Closed philippejuhel closed 9 years ago

philippejuhel commented 10 years ago

When I first put a new file like data.csv, it’s OK. Now, I replace this version of data.csv by a new version (with more rows for example). On a browser, when I put the same URL http://timmy.icam-toulouse.fr/i48/?source=http://timmy.icam-toulouse.fr/eleve/data.csv&format=json, I still have the content of the PREVIOUS version of the file, not the new content. Why? I even try to REMOVE this data.csv file and it still works, amazing.

waldoj commented 10 years ago

This is an interesting problem. In the ways in which this tool has been used, updates haven't been a problem, because it's been used for datasets that rarely change. The reason that the previous version is stored is because this caches data aggressively, using APC. This stores the contents of data.csv in memory, instead of loading it off the hard drive, which is much faster. Every hour, data.csv is reloaded from the original file. So even if you delete data.csv, as you discovered, the API will keep serving it, for up to one hour.

There are several existing solutions to this problem:

  1. Wait. When the cache expires (anywhere from 0–60 minutes later), the file will be updated.
  2. Clear APC's cache. The PHP command for this is apc_clear_cache('user'). Just create a file that consists of <?php apc_clear_cache('user'); ?>, save it to your server, and load it in your browser.
  3. Restart your web server (e.g., Apache, Nginx).
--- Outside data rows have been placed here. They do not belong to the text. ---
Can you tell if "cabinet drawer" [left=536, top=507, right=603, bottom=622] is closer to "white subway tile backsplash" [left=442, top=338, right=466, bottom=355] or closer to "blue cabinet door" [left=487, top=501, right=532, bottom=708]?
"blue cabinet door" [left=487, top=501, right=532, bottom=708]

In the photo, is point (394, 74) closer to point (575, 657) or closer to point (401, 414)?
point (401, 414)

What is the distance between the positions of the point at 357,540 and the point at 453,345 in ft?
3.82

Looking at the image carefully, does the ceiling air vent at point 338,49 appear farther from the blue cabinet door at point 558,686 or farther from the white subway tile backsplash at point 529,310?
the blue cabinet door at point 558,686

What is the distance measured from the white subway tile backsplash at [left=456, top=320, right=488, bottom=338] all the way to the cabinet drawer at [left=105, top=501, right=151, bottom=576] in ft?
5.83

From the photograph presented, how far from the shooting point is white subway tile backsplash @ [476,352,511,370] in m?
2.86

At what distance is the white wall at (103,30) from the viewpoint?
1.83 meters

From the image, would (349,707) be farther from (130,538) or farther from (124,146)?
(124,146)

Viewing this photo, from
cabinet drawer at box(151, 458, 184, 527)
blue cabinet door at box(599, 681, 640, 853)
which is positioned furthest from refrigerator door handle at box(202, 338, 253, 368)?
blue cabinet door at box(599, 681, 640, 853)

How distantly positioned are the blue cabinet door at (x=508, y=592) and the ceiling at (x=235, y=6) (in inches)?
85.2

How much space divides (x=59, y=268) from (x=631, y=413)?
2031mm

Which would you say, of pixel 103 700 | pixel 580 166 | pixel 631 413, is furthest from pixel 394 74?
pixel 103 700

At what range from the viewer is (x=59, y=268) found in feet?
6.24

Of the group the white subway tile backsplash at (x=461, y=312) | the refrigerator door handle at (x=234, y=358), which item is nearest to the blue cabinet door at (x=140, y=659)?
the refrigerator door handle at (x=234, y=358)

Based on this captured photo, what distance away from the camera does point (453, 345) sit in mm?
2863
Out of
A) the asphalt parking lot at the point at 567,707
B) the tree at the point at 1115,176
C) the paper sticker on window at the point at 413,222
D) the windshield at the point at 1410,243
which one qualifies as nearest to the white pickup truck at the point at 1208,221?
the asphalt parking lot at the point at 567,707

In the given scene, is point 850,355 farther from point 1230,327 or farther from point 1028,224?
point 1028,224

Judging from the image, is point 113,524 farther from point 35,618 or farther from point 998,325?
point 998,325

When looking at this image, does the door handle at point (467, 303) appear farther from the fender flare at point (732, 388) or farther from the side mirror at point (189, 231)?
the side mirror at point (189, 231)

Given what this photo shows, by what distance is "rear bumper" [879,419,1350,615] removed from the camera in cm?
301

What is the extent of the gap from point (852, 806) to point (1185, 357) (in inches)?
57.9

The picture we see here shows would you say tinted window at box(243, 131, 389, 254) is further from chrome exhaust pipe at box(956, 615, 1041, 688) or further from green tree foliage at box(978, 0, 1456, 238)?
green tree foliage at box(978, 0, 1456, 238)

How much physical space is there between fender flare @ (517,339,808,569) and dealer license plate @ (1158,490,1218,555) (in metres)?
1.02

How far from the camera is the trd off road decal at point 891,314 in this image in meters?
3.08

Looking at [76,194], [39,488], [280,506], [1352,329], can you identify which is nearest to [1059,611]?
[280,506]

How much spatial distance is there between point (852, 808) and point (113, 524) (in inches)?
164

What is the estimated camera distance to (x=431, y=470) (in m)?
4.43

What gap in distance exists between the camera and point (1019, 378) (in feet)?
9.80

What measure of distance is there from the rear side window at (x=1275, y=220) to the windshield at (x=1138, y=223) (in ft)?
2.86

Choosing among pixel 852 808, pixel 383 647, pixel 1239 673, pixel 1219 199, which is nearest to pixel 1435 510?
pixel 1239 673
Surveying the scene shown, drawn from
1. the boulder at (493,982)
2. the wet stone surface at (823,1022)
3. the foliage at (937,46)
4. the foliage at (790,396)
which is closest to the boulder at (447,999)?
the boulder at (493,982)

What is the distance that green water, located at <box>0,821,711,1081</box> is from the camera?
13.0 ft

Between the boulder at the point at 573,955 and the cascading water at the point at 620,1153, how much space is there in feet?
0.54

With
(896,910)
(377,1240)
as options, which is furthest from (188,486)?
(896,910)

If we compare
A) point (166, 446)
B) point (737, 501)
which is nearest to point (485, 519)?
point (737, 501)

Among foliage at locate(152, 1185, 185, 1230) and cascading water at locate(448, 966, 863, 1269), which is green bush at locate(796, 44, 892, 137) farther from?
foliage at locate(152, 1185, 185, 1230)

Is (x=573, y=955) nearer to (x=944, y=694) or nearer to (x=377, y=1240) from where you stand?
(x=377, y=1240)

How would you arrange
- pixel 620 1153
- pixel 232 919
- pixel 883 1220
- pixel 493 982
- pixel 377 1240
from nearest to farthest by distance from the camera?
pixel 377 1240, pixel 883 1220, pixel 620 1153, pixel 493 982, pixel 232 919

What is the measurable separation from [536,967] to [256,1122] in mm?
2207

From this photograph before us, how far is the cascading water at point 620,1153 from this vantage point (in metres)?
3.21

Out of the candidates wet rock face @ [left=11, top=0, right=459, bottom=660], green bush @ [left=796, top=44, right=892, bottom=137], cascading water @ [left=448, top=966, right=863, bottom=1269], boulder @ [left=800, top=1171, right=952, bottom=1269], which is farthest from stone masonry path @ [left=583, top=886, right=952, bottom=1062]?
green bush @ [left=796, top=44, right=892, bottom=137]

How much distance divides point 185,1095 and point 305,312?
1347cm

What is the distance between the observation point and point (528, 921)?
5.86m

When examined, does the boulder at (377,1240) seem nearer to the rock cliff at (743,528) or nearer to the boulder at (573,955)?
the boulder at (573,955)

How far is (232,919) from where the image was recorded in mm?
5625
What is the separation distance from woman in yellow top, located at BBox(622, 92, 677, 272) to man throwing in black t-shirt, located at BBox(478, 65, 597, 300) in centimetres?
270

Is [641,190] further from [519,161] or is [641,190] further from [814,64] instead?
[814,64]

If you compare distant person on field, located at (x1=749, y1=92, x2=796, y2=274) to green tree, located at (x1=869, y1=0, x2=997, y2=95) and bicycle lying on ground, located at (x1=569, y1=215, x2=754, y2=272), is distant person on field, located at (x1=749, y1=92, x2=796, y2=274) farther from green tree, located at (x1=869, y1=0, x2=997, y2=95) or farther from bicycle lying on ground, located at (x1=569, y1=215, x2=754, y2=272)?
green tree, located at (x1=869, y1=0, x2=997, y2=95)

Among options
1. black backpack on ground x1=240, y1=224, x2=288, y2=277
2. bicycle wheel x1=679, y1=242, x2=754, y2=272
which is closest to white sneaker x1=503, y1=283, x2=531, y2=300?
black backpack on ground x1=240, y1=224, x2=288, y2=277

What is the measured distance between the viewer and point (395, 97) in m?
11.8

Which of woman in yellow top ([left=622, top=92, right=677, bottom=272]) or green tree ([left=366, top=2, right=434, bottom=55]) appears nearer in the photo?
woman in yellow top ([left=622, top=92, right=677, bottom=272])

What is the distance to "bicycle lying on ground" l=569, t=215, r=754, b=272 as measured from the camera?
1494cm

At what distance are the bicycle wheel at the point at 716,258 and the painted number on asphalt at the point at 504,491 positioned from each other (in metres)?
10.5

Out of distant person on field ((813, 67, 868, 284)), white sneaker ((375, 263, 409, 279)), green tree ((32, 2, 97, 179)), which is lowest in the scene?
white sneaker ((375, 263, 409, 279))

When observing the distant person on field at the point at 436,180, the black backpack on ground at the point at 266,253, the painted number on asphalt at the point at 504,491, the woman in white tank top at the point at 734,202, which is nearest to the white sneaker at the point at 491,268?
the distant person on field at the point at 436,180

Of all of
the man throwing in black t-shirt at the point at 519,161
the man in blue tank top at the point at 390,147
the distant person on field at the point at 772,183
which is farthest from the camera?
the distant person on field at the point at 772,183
That will clear APC's cache.

I cannot think of a way that we can force a refresh of the cache within this program that doesn't allow users to abuse the service. For example, imagine a URL like http://example.com/api/?source=http://example.net/data.csv&refresh=true to reload the file from disk. Anybody making such a request would be able to use significantly more system resources than a regular query, and they might even have an incentive to do so, believing that they will get fresher data by avoiding built-in caching. Technologically, making it possible to force a refresh of the cache is quite easy, but I can't seem to think of a way to do this that would only be available to the sysadmin, since our only interface is through the URL.

gbinal commented 9 years ago

Thanks for the thorough follow up, @waldoj. I'm going to go ahead and close this issue, but let us know any other questions or needs, @philippejuhel.